The election of a black President induced Republicans to throw gasoline on the racist kindling they've nurtured for decades. When democrats became the party of equal rights for blacks in the mid-sixties, racists sought a new home. They found it with Republicans; and Republicans have been quite mindful of that audience ever since.
Republicans recognized in the mid-sixties that the American Id--which lives in everyone raised within American history and culture--is a Klansman. Modern Republicans provoke that Id like lap dances provoke erections--and with just as much class.
During the announcement of his run for the Presidency, Ronald Reagan sang a paean to states' rights down the road from the Philadelphia, Mississippi site where white men savagely murdered three civil rights workers. Establishment Republicans like David Brooks pleaded that Reagan spoke of states' rights often, and did so in a non-racial context. But mentioning states' rights in a non-racial context is like singing the Star Spangled Banner in a non-patriotic one. From its use to defend slavery to George Wallace slinging it in 1963 to protect Alabama's racist status quo, the phrase is a toxic racist staple. Despite the mainstream pretense, we all know what it means.
Republicans have played this game a long time. They use policies like 'states' rights' as dog whistles to invoke America's racist past, a past continually idealized. Recently, however, they've lowered the bar. Their reaction to a black man ascending to the Presidency expelled the whispers for screams. They screamed that Barack Obama was not a real American (in a racist worldview, no black people are unless they acknowledge a white supremacist worldview), and made it their priority to delegitimize his Presidency.
The racism wasn't so subtle anymore. It was no longer limited to policies that harmed minorities. It was heading back toward 60s style "nigger"-slinging. Mainstream congressional Republicans jumped on the 'birther' bandwagon--insisting the President was ineligible for the office due to his birth place (or birth color)--and a tea party congressman screamed, "You lie," at the President as he delivered the State of the Union address to a joint session of Congress. A Fox News guest called Obama the "rapper-in-chief."
It wasn't so subtle from the Republican base, either.
All the poisons that lurked in the mud hatched out. The white tribalism that helped fuel 'stop and frisk' laws, voter ID laws, defenses of cops killing defenseless black men and women, they all grew tired of hiding and sought the light of day--in the form of Donald Trump.
The Republican establishment originally feared Trump because he stripped the shine from their shoes. He removed deniability from the policy intent of militarized police, gutting anti-discrimination enforcement, and laws to prevent statistically non-existent voter fraud. Here was a man who called for the execution of five innocent black teens during the Central Park Five case, who called Mexican immigrants rapists, who shrugs at support from neo-Nazi and white supremacist hate groups, who has called for a ban on an entire religion and winks at violence against its adherents.

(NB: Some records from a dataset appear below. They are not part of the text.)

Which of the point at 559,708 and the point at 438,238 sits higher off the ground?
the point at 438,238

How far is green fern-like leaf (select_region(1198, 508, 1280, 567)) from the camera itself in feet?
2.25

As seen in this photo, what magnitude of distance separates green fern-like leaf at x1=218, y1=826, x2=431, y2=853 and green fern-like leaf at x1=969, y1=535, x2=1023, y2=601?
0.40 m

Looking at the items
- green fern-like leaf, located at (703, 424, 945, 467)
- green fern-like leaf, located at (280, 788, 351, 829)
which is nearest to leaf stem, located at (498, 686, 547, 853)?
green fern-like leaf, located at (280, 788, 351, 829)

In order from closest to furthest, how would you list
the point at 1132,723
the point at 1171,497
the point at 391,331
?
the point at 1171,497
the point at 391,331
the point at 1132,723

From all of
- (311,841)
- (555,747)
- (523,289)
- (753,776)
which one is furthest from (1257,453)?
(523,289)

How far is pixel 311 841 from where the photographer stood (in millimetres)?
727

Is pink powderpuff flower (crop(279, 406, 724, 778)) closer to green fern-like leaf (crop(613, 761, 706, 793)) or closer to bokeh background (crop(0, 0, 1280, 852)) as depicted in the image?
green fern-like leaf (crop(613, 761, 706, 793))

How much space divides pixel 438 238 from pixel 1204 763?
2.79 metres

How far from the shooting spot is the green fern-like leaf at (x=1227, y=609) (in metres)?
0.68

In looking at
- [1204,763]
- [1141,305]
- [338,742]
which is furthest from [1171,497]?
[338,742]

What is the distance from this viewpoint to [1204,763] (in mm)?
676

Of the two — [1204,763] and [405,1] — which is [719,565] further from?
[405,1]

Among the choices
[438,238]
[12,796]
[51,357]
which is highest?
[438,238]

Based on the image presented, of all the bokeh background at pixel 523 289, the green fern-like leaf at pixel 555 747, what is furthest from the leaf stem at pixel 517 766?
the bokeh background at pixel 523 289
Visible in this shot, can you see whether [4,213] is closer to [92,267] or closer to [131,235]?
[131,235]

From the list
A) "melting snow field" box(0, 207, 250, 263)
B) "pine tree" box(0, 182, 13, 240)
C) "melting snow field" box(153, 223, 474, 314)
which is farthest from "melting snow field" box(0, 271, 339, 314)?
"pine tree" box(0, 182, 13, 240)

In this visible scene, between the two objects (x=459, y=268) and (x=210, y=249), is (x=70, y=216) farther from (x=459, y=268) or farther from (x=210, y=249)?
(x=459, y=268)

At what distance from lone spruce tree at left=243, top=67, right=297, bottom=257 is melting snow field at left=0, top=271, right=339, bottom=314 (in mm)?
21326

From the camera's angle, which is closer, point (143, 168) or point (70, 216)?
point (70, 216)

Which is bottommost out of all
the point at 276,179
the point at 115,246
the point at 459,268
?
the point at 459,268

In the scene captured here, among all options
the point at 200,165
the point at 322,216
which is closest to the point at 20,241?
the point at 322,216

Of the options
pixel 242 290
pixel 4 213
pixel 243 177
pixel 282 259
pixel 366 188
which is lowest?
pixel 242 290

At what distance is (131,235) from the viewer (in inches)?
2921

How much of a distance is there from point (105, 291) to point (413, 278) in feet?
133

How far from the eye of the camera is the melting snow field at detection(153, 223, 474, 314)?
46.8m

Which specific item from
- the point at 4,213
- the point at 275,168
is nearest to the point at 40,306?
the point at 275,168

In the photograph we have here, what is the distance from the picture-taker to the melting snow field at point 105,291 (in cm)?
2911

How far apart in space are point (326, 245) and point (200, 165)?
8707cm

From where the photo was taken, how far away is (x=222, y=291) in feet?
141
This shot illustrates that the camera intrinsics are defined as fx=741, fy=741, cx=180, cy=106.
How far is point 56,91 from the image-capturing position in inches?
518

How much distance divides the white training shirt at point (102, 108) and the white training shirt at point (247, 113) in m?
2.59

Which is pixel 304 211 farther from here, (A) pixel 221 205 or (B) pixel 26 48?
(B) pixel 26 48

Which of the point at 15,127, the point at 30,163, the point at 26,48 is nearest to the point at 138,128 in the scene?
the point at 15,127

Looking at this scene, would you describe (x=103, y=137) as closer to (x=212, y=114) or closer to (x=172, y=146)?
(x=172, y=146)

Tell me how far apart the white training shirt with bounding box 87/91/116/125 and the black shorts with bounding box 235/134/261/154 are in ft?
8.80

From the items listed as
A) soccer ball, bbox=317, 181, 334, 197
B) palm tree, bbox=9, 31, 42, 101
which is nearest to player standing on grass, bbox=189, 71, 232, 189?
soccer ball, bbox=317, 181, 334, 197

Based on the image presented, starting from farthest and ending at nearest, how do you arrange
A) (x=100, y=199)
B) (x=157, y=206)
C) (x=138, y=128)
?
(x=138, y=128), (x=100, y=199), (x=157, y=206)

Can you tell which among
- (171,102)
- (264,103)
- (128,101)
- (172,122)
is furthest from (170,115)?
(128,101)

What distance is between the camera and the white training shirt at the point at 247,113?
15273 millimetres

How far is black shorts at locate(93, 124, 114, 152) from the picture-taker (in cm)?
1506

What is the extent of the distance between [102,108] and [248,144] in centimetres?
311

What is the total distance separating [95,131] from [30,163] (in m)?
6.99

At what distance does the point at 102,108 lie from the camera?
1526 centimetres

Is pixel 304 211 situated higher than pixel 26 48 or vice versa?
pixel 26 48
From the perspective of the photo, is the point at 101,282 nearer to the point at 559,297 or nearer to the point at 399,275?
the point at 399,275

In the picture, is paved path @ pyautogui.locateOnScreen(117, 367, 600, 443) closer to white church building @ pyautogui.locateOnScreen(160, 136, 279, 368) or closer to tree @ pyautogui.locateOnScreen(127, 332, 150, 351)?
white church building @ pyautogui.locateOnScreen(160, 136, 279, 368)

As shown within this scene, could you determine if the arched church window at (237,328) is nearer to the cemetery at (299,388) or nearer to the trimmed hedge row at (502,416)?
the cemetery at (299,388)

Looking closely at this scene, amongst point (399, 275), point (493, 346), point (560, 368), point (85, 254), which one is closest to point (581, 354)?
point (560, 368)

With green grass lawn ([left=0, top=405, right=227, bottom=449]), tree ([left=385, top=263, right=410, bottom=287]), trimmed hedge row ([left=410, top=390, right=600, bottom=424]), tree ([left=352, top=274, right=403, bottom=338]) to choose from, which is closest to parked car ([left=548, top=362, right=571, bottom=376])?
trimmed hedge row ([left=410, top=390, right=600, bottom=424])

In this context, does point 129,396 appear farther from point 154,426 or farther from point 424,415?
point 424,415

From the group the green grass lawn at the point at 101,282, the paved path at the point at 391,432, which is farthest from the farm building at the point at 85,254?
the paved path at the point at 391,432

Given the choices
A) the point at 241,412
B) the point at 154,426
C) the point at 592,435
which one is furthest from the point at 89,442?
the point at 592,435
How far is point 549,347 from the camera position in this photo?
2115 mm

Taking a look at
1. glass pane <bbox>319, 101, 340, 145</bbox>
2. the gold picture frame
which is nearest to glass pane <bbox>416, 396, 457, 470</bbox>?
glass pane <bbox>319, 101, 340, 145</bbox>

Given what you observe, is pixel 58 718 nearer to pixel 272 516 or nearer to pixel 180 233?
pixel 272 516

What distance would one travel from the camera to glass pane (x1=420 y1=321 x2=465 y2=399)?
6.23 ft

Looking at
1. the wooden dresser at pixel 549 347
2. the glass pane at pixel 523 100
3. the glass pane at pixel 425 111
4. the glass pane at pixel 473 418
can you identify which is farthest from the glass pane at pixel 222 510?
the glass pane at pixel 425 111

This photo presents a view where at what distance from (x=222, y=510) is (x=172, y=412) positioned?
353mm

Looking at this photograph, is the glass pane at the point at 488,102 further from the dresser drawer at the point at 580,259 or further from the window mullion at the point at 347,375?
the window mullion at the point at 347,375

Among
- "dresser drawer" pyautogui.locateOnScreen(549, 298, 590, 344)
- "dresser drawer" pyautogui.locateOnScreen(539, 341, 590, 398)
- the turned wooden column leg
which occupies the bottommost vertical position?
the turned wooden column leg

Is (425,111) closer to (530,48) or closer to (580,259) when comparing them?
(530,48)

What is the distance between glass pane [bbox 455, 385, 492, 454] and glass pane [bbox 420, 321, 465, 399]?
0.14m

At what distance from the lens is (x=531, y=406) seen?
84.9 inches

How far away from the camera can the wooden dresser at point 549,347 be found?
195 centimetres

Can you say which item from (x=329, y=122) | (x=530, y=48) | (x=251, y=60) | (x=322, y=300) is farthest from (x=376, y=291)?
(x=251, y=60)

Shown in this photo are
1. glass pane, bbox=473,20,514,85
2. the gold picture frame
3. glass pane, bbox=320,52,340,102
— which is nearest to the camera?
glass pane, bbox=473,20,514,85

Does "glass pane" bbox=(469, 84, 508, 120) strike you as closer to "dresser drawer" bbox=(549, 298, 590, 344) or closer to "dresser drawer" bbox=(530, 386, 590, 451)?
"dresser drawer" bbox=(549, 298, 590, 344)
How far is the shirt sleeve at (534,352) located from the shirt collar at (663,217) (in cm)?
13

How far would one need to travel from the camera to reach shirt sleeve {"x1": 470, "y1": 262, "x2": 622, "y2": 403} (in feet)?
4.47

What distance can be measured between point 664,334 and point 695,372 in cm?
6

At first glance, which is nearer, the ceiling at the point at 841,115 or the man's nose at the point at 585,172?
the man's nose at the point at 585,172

There was no more hiding behind euphemisms. Trump howled a racist mating call and the Republican base howled back.
Now, however, even the Republican establishment is warming to the final acquiescence of Republicanism to Trumpism. Republican House Speaker Paul Ryan, the fake policy wonk who never met a tax break for the rich he didn't like, has held talks with the presumptive nominee to see if Trump can learn to wear a spit shine like the rest of the Party and spin Muslim-hatred into a policy that sounds more benign. Perhaps, like the base, establishment Republicans have grown tired of the inclusive charade. Perhaps they, too, yearn to slough off the burden of "political correctness," and like their segregationist political forebears, openly shout their hatred for those who don't look like them, love like them, or worship like them.
That will surely Make America Great Again, as it was in the good old days, when "Those People" knew their places.